Parlando di un cambio con un numero discreto di rapporti, detta in maniera pratica, bisogna fare in modo di cambiare marcia non appena la coppia
alla ruota che si avrebbe cambiando marcia sia superiore a quella sviluppata nella marcia inserita. Per ottenere questa situazione bisogna
sempre oltrepassare il regime di potenza massima.
E` importante capire bene il concetto di coppia alla ruota. Essa si ricava: [coppia motore]*[rapporto marcia innestata]*[rapporto finale]/[raggio ruota in metri]. La coppia alla ruota e` il principale indicatore della spinta effettiva dell'auto. Provate a fare qualche calcolo e noterete come, a seconda dei rapporti motori con coppia minore possano sviluppare una spinta maggiore.
Passiamo ad un grafico in modo da capire chiaramente di che cosa si parla:
Queste sono le curve di spinta e di potenza nelle varie marcie di una Volkswagen Golf IV 1.6. Le linee in rosso sono le curve di spinta generata complessivamente, in Newton (valori sull'asse Y a sinistra), con sottratte le forze resistenti dell'attrito delle gomme, aerodinamico e della trasmissione. Le curve in giallo sono la potenza erogata dal motore alla ruota (ossia con sottratti gli assorbimenti della trasmissione), in kilowatt valori sull'asse Y a destra. Le linee verticali blu equivalgono al limite massimo di giri per ogni marcia, equivalente a circa 6500 giri. Sull'asse delle X c'e` la velocita` dell'auto in km/h.
Si notano subito due cose: fra le curve in rosso fra prima e seconda marcia c'e` una discontinuita`. Vuol dire che anche tirando la prima fino al limite dei giri (equivalente a 6500 giri oppure circa 50 km/h), quando si passa in seconda marcia c'e` sempre una perdita di spinta. Se il motore raggiungesse giri superiori o se la seconda marcia fosse piu` corta, si potrebbe avere una spinta decrescente tutto sommato continua fra prima e seconda marcia.
Vediamo ora fra la seconda e la terza marcia: notiamo come le curve di spinta in rosso di queste due marcie si incrocino fra gli 85 e i 90 km/h.
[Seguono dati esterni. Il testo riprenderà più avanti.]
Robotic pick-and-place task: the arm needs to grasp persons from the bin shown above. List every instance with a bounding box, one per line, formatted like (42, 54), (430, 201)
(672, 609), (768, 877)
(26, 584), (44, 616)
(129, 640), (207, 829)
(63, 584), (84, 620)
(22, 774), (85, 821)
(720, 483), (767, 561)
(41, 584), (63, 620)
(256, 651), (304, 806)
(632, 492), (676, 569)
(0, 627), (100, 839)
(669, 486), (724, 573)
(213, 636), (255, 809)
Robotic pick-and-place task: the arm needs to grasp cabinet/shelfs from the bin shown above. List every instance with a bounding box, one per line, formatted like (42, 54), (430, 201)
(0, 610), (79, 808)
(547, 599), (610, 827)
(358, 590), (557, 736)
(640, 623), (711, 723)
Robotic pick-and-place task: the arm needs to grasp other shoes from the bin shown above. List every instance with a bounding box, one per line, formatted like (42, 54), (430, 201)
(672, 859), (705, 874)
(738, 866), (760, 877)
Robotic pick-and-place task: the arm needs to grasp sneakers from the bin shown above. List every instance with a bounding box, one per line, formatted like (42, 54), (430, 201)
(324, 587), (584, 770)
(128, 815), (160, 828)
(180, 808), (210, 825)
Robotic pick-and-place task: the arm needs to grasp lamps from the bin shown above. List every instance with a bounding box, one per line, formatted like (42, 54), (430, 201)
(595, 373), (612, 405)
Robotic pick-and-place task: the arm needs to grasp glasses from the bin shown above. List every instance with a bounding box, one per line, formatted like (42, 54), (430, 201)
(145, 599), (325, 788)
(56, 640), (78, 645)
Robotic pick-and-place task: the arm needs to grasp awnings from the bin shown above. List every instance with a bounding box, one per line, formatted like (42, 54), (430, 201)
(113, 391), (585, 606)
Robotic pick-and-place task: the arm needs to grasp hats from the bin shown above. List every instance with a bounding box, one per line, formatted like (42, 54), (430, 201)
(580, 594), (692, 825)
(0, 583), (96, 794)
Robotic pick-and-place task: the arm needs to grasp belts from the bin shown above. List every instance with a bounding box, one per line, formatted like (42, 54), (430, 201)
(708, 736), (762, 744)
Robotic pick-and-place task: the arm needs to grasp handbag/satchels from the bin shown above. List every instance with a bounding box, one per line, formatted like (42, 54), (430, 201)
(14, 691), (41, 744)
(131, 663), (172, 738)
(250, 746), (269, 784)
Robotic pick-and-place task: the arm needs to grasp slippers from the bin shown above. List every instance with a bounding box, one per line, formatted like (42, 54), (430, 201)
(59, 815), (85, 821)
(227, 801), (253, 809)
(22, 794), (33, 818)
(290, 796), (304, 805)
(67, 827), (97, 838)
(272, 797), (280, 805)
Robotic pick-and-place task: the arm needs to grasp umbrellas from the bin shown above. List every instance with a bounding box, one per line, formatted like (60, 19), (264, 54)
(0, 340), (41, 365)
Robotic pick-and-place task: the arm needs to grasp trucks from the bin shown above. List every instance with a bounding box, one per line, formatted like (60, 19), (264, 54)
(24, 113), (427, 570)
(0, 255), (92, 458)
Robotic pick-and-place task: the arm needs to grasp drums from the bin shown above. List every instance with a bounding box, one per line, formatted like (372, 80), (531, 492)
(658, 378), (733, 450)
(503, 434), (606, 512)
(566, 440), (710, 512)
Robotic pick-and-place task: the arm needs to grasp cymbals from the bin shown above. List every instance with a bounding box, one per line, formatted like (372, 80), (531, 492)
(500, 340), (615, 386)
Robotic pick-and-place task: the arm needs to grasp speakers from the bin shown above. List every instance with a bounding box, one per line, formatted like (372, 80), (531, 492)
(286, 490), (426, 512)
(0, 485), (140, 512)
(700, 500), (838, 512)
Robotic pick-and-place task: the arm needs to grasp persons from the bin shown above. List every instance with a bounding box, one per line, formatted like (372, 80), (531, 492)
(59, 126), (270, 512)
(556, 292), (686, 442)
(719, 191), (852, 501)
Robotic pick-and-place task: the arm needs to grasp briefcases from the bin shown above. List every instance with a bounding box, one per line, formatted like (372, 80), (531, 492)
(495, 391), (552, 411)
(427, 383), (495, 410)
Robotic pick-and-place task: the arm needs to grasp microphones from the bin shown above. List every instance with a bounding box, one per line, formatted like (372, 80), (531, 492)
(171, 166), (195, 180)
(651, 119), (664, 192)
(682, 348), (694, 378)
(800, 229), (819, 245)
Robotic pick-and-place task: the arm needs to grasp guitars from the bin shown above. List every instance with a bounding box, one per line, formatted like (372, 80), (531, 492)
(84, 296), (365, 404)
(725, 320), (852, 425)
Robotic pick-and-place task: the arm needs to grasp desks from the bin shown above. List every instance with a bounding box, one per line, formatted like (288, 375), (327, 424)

Per praticita` diciamo 87 km/h. Se in seconda marcia cambiamo rapporto a questa velocita` abbiamo ottimizzato la cambiata, sfruttando al massimo la spinta disponibile.
Si nota come questo punto di incrocio fra le curve in rosso coincida con i punti di incrocio delle curve di potenza in giallo fra la prima e la seconda marcia: notiamo anche come, osservando quella della seconda marcia, siamo parecchio dopo il picco di potenza massima (a circa 73 km/h).
Si continua cosi` fino a che la spinta generata dell'auto diventa nulla, momento nel quale si raggiunge la velocita` massima. Per l'auto del grafico questa equivale a circa 182 km/h.
Concludendo:
-Per ottenere la massima accelerazione bisogna spingersi, a seconda dei rapporti dell'auto e delle caratteristiche del motore, sempre oltre il picco di potenza massima del motore, fino al limite dei giri in certi casi.
-Guardate ora le curve di spinta di questa Alfa Romeo 1.9 jtdm da 140 cavalli:
http://www.shirakawaakira.net/img/al...rvespinta2.png . Le linee blu equivalgono a 4500 giri. Vedete come il mito della "cambiata a 3000 giri max" per ottenere la massima accelerazione sui turbodiesel e` sfatato.
Rispondendo infine a coldd: i motori sono fatti per viaggiare, se alla temperatura di esercizio e ben raffreddati, anche per svariate ore continuative ad almeno il regime di potenza massima. L'importante e` rispettare la zona rossa, e non viaggare piu` del dovuto (brevi istanti, se necessario) nei regimi in essa corrispondenti.